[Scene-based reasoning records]
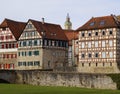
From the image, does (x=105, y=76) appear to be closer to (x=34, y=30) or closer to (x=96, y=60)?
(x=96, y=60)

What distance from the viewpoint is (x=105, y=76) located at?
155ft

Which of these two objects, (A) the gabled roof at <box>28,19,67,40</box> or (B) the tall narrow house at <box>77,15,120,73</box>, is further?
(A) the gabled roof at <box>28,19,67,40</box>

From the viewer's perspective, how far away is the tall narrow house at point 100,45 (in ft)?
219

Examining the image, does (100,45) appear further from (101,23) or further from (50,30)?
(50,30)

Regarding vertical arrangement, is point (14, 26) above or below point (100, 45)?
above

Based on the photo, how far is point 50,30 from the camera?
7969 cm

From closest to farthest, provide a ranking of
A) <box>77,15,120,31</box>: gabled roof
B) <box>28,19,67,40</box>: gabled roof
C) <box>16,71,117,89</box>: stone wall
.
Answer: <box>16,71,117,89</box>: stone wall, <box>77,15,120,31</box>: gabled roof, <box>28,19,67,40</box>: gabled roof

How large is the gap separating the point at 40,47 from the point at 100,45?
46.4 ft

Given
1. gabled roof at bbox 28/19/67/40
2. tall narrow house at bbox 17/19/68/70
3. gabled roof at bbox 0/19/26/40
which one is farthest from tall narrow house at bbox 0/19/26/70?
gabled roof at bbox 28/19/67/40

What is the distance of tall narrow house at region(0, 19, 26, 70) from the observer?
81.5m

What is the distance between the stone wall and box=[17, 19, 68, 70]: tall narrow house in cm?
1708

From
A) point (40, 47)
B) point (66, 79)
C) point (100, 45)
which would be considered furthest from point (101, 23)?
point (66, 79)

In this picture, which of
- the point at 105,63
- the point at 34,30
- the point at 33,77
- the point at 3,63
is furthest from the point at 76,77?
the point at 3,63

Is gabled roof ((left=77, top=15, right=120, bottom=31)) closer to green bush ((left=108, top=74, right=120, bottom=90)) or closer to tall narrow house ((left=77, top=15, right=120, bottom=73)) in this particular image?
tall narrow house ((left=77, top=15, right=120, bottom=73))
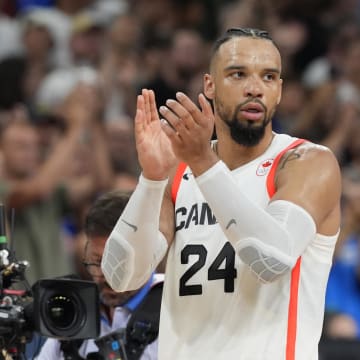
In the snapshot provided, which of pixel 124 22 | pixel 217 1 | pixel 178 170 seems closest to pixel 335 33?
pixel 217 1

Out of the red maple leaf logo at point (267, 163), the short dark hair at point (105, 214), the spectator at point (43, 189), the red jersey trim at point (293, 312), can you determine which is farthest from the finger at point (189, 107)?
the spectator at point (43, 189)

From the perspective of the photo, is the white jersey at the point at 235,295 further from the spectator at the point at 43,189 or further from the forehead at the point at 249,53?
the spectator at the point at 43,189

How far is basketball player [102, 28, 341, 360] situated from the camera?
4.21 metres

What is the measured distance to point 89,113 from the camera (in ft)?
30.0

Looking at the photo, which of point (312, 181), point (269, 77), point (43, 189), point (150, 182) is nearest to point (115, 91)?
point (43, 189)

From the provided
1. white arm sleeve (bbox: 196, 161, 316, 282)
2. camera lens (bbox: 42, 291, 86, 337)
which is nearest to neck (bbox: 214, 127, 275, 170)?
white arm sleeve (bbox: 196, 161, 316, 282)

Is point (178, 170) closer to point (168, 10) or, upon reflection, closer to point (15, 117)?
point (15, 117)

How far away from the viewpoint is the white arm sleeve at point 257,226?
4.17 meters

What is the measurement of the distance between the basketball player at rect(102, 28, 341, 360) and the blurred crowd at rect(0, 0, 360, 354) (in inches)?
Result: 129

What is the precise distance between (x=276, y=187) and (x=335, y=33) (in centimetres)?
706

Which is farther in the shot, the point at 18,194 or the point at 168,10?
the point at 168,10

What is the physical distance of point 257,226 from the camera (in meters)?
4.16

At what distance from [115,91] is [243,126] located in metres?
5.93

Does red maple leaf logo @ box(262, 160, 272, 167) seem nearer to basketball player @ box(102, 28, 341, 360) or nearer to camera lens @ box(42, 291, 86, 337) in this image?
basketball player @ box(102, 28, 341, 360)
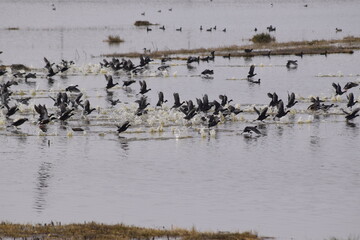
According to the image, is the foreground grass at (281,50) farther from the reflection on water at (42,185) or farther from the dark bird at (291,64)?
the reflection on water at (42,185)

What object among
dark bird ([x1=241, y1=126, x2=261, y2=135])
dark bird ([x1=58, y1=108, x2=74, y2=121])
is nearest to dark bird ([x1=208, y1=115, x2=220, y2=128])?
dark bird ([x1=241, y1=126, x2=261, y2=135])

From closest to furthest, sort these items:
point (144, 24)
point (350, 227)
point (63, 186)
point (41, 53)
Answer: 1. point (350, 227)
2. point (63, 186)
3. point (41, 53)
4. point (144, 24)

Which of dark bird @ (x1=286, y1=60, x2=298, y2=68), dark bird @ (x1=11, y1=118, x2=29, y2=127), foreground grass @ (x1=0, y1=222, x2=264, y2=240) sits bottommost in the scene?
foreground grass @ (x1=0, y1=222, x2=264, y2=240)

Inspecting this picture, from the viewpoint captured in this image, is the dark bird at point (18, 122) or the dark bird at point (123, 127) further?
the dark bird at point (18, 122)

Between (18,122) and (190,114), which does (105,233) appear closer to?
(18,122)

**Exercise task:** Where the line containing "What is the physical" appears above, start there and set down each line exactly through the last line of the data; leave out every picture.

**Result below:**
What is the physical distance of point 257,226 from the camera (in meters)?
4.16

At what distance from [115,91] is [243,126] located in metres?
5.93

Does red maple leaf logo @ box(262, 160, 272, 167) seem nearer to basketball player @ box(102, 28, 341, 360) or nearer to camera lens @ box(42, 291, 86, 337) in this image?
basketball player @ box(102, 28, 341, 360)
According to the image, is the foreground grass at (281,50) farther from the reflection on water at (42,185) or farther from the dark bird at (291,64)?
the reflection on water at (42,185)

What object among
dark bird ([x1=241, y1=126, x2=261, y2=135])
dark bird ([x1=58, y1=108, x2=74, y2=121])
is nearest to dark bird ([x1=208, y1=115, x2=220, y2=128])?
dark bird ([x1=241, y1=126, x2=261, y2=135])

From closest to furthest, sort these items:
point (144, 24)
point (350, 227)
point (63, 186)
point (41, 53)
Answer: 1. point (350, 227)
2. point (63, 186)
3. point (41, 53)
4. point (144, 24)

Which of dark bird @ (x1=286, y1=60, x2=298, y2=68), dark bird @ (x1=11, y1=118, x2=29, y2=127), foreground grass @ (x1=0, y1=222, x2=264, y2=240) sits bottommost in the scene?
foreground grass @ (x1=0, y1=222, x2=264, y2=240)

Inspecting this picture, from the viewpoint captured in this image, is the dark bird at point (18, 122) or the dark bird at point (123, 127) further?
the dark bird at point (18, 122)

Between (18,122) and (190,114), which does (105,233) appear closer to?
(18,122)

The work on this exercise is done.